"Ketika Waktu Meleleh di Atas Kanvas: Sebuah Lukisan yang Membungkam Langkah Pengunjung"
Teras Berita:
Di tengah deretan karya seni yang memukau di Jakarta Design Center, sebuah lukisan surealis bergambar jam-jam mencair menjadi pusat perhatian pengunjung. Tanpa judul dan tanpa deskripsi, karya ini justru menciptakan ruang refleksi mendalam bagi banyak orang—seolah memaksa mereka berhenti sejenak, dan menatap waktu dari sisi yang lebih sunyi.
Jakarta, 27 Mei 2025 — Di sudut ruang pamer Jakarta Design Center (JDC), sebuah lukisan berukuran besar berdiri gagah namun seolah berbisik lirih. Puluhan jam analog mencair seperti lilin dalam badai warna yang mengalir bebas—biru, jingga, dan emas bercampur dalam pusaran waktu yang tidak lagi saklek. Di tengahnya, sesosok manusia berjubah gelap berdiri sendiri di tangga menuju cahaya, seakan bertanya: ke mana arah yang benar?
Bagi sebagian pengunjung, lukisan ini bukan sekadar karya visual, tapi pengingat—bahwa waktu bisa menelan siapa saja yang terlalu sibuk mengejarnya.

**Item Tersimpan**
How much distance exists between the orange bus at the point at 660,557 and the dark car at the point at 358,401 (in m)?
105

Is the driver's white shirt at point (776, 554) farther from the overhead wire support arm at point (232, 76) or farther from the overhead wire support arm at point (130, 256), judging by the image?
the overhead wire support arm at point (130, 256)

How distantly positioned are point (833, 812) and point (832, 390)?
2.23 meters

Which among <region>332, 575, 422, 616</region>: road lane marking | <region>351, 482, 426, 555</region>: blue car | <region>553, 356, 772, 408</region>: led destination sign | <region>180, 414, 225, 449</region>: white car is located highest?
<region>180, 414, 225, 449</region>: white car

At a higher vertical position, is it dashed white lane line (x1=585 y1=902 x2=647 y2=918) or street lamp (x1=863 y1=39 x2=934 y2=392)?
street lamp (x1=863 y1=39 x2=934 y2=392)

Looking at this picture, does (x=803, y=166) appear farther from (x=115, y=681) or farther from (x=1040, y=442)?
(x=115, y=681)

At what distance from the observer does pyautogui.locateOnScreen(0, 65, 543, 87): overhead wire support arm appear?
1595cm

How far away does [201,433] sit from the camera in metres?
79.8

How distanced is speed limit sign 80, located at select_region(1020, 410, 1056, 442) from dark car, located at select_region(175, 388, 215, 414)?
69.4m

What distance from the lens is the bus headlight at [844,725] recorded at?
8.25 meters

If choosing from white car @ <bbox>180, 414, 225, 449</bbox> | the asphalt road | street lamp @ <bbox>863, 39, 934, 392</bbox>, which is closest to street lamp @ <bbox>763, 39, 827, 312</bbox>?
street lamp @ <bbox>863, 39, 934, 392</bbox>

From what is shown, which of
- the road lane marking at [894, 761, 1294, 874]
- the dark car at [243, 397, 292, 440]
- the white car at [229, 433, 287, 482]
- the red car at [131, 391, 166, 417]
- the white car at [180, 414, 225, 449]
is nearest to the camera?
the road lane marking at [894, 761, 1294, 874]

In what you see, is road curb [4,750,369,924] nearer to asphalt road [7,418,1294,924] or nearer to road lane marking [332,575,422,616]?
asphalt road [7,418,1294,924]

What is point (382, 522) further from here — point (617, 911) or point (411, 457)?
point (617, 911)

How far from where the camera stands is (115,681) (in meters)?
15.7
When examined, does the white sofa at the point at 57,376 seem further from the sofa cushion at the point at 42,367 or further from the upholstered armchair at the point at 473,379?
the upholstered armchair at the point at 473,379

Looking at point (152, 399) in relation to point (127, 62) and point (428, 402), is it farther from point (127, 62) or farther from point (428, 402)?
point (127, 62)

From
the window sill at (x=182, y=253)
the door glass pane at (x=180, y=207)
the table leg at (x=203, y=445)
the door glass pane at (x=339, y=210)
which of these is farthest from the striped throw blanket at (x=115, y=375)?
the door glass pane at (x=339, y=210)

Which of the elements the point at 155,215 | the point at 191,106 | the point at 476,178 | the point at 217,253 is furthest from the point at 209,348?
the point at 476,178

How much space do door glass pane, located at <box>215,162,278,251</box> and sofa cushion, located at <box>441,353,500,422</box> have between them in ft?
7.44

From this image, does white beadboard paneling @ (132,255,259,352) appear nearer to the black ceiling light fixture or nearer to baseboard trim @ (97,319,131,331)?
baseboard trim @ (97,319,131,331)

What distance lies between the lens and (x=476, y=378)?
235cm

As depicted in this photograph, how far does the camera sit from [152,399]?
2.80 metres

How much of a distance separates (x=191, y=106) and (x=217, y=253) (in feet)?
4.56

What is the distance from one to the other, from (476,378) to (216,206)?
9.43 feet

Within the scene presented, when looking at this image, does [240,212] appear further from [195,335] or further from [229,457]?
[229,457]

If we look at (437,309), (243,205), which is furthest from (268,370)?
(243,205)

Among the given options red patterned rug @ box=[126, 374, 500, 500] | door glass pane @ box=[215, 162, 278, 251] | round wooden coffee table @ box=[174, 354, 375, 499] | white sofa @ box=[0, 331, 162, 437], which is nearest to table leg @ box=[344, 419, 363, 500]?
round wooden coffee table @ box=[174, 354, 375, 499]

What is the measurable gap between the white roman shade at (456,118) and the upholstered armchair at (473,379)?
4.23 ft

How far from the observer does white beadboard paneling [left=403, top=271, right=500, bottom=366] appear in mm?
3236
---
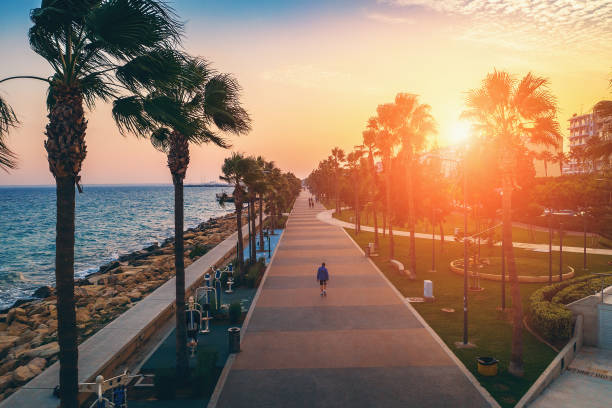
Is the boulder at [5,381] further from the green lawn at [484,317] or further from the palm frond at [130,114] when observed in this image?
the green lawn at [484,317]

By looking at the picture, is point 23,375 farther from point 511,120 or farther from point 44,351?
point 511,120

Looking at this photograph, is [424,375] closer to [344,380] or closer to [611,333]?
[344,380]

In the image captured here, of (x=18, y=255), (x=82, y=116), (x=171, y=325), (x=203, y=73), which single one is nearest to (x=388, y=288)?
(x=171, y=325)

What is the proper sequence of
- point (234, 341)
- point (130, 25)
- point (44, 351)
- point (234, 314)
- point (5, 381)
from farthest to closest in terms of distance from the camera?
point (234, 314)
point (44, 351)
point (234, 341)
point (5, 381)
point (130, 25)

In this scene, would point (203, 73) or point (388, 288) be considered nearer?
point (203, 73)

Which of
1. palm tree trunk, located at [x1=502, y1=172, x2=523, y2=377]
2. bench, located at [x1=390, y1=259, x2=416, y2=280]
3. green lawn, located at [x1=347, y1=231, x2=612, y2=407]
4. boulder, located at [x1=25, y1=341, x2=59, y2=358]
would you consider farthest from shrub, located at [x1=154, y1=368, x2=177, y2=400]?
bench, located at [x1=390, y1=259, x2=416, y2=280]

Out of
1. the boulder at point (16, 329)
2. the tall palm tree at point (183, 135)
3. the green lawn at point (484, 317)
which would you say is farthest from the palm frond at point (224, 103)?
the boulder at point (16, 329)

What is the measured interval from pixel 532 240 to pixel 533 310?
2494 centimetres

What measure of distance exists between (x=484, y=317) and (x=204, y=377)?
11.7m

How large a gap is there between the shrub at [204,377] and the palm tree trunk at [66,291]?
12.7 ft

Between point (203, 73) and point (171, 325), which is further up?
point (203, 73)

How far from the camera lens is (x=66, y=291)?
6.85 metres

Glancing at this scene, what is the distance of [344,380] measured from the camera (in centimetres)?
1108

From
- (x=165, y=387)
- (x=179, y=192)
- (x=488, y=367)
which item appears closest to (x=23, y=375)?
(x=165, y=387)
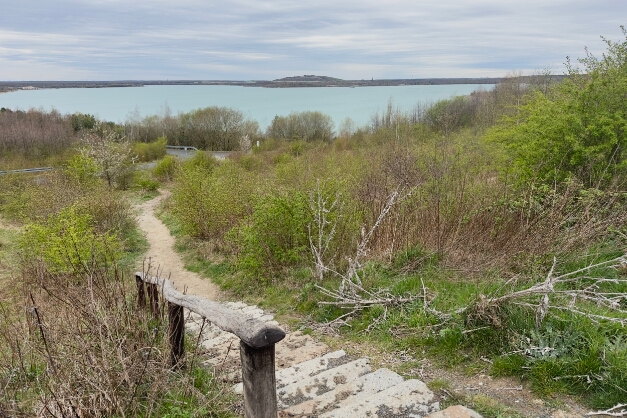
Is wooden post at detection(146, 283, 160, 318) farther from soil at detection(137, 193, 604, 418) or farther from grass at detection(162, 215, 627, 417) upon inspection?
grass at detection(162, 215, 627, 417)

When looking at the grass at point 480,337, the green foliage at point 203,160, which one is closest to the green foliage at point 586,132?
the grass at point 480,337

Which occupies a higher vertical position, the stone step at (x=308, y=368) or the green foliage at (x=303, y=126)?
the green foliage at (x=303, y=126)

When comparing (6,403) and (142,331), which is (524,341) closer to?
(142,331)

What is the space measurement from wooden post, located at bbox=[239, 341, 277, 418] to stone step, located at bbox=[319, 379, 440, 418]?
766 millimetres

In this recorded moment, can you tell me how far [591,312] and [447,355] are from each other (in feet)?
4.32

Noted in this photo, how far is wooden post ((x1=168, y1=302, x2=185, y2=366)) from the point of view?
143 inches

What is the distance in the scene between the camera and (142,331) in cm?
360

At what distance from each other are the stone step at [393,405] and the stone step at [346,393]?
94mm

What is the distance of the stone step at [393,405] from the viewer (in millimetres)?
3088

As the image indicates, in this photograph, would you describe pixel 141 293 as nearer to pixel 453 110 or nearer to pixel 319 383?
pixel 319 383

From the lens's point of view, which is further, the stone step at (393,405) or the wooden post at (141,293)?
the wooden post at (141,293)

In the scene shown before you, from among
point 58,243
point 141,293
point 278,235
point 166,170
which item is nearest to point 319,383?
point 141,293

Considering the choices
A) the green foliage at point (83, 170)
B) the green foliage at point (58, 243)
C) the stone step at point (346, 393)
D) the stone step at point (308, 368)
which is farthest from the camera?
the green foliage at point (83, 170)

**Tujuan Latihan**
Cetak ulang bagian artikel tentang lukisan jam mencair, mulai dari "Jakarta, 27 Mei" sampai dengan "arah yang benar?". Daftar ini sama sekali tidak dipakai dalam latihan ini.

**Jawaban Latihan**
Jakarta, 27 Mei 2025 — Di sudut ruang pamer Jakarta Design Center (JDC), sebuah lukisan berukuran besar berdiri gagah namun seolah berbisik lirih. Puluhan jam analog mencair seperti lilin dalam badai warna yang mengalir bebas—biru, jingga, dan emas bercampur dalam pusaran waktu yang tidak lagi saklek. Di tengahnya, sesosok manusia berjubah gelap berdiri sendiri di tangga menuju cahaya, seakan bertanya: ke mana arah yang benar?